Authors: Peter Newell, Jennifer Clapp, and Zoe W. Brent | Published: January 19, 2018
The race is on to deliver models of agricultural development that are viable and sustainable in a world of accelerated climate change.
The urgency derives from the fact that the food and agriculture sector is both a major contributor to climate change and especially vulnerable to its worst impacts.
Most studies estimate that between 20-35 percent of anthropogenic greenhouse gases are associated with the food and agriculture sector, while some have it as high as 50 percent.
And as drought and extreme weather events associated with climate change increase, the livelihoods of a huge proportion of the world’s population – over 2.5 billion people – who make their living from the sector are on the line.
Against this background the idea of ‘climate smart agriculture’ increasingly features in high level policy discussions.

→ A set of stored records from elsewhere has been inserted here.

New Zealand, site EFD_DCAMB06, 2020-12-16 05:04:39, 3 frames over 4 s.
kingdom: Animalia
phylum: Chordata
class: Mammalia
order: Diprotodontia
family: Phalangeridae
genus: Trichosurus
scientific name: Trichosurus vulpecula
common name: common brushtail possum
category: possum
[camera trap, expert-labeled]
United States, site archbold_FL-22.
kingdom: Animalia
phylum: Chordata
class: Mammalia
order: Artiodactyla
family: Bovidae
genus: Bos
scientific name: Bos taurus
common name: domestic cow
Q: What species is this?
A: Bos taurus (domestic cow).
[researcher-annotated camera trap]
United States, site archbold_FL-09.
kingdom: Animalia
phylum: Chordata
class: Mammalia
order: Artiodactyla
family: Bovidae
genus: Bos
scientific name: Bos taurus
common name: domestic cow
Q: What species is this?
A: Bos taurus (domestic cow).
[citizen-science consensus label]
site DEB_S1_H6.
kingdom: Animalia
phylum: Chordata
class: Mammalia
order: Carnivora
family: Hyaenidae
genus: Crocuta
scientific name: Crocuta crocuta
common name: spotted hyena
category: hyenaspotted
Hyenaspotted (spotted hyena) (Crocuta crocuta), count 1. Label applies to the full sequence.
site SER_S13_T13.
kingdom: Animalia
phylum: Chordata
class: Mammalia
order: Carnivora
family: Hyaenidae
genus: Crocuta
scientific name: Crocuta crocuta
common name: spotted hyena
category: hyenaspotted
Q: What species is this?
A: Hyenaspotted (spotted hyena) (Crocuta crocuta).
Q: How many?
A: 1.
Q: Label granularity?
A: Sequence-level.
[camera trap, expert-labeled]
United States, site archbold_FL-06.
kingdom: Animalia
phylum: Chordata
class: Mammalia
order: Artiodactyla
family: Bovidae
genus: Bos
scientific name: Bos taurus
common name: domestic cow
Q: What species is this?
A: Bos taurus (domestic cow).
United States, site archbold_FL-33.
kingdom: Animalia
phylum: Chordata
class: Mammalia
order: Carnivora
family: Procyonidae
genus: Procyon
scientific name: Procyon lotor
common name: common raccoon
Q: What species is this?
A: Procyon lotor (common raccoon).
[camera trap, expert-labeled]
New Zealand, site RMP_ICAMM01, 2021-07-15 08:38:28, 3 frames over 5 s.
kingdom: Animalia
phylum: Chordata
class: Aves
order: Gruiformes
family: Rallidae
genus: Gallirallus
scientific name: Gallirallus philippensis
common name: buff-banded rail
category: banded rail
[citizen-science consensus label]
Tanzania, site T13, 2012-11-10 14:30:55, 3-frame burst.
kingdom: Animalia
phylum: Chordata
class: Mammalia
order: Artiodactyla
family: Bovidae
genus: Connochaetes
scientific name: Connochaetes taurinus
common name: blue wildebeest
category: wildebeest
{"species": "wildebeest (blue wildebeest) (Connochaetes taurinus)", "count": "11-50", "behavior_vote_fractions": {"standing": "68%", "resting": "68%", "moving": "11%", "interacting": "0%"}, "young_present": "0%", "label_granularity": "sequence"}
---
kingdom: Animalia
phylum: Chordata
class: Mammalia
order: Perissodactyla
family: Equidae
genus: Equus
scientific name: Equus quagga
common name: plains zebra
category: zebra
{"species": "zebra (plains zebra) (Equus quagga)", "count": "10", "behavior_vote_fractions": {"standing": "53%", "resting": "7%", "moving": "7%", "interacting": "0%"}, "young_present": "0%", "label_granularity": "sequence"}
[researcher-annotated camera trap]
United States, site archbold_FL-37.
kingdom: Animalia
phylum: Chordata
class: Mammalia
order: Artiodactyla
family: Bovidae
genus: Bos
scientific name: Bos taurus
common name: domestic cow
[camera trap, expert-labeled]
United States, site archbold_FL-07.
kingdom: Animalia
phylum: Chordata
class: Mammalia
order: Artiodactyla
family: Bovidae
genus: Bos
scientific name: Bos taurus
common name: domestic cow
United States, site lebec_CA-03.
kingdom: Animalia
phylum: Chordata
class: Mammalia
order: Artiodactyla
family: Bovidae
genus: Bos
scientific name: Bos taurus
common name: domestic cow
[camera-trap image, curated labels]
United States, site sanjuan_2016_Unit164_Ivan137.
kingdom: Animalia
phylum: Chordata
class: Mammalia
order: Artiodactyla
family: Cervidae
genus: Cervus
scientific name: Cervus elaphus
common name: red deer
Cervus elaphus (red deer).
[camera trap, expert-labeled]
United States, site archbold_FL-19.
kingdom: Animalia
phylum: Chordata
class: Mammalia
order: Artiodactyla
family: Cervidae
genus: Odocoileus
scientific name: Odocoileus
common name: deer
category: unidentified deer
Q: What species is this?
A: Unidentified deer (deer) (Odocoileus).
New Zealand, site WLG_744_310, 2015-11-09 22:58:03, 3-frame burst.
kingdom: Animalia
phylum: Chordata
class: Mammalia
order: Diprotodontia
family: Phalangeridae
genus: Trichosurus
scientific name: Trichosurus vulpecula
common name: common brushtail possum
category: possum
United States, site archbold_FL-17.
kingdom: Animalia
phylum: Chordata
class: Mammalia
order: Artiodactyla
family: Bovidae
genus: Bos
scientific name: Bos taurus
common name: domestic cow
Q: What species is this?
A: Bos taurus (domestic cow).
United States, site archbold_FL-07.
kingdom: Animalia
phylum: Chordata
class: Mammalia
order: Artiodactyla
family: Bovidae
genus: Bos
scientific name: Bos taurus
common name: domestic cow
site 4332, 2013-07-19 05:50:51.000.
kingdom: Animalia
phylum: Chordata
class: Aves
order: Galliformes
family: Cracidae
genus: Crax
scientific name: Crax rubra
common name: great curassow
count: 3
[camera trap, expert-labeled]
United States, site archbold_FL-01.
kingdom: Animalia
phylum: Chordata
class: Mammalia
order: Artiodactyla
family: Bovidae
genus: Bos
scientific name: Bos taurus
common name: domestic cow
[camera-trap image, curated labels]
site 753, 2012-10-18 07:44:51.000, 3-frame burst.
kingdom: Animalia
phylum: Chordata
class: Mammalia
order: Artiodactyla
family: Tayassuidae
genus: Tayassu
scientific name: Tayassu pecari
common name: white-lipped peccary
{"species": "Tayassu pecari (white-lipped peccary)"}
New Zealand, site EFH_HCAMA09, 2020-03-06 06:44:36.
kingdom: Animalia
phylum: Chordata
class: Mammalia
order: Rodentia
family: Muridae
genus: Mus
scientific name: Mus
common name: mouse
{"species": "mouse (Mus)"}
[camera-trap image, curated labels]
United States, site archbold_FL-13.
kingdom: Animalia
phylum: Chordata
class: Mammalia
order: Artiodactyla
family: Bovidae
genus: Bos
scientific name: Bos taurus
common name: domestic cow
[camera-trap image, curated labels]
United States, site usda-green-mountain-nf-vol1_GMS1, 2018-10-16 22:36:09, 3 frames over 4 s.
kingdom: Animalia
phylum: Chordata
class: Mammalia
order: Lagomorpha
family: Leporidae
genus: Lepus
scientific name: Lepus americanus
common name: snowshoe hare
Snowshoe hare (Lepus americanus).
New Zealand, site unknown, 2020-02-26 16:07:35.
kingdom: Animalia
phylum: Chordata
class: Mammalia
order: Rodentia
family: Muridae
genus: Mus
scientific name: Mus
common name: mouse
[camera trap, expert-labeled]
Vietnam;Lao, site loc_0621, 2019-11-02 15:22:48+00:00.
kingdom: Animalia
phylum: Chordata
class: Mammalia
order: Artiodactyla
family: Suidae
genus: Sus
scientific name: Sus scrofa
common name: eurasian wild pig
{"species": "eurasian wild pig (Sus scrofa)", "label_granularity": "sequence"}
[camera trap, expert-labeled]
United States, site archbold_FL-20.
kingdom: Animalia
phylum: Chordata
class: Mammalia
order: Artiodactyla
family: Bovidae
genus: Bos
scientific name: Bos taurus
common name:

Climate smart agriculture (CSA) describes interventions that generate ‘triple wins’: that make agriculture more resilient to the effects of climate change, in ways that reduce poverty and increase yields, while at the same time reducing the substantial emissions created by the agricultural sector.
These goals are widely accepted, but there are vastly different models on offer for how to achieve them, each vying to come out on top. The stakes are enormous, as the model that dominates will shape the future of agriculture for years to come.
One view, already dominant in policy circles, seeks to apply ‘fixes’ to the existing industrial model of agriculture to make it more sustainable.
This model employs a suite of modern technologies and practices including genetic engineering, biofuels, biochar, and increased use of fertilisers that will deliver a ‘sustainable intensification’ of production.
This approach is underpinned by Malthusian assumptions about growing populations and dwindling fertile land, asserting that ‘we’ need to extract more with less to sustainably ‘feed the world’.
The main champions of this dominant approach are the World Bank, UN bodies such as Food and Agriculture Organisation and the International Fund for Agriculture and Development (IFAD) and large agribusiness corporations.
They find it attractive because it requires only slight changes to business as usual, while providing new opportunities for profit.
CSA projects provide a convenient cover for attempts to introduce controversial technologies into new markets or gain access to growing markets for their products, with questionable sustainabilty impacts.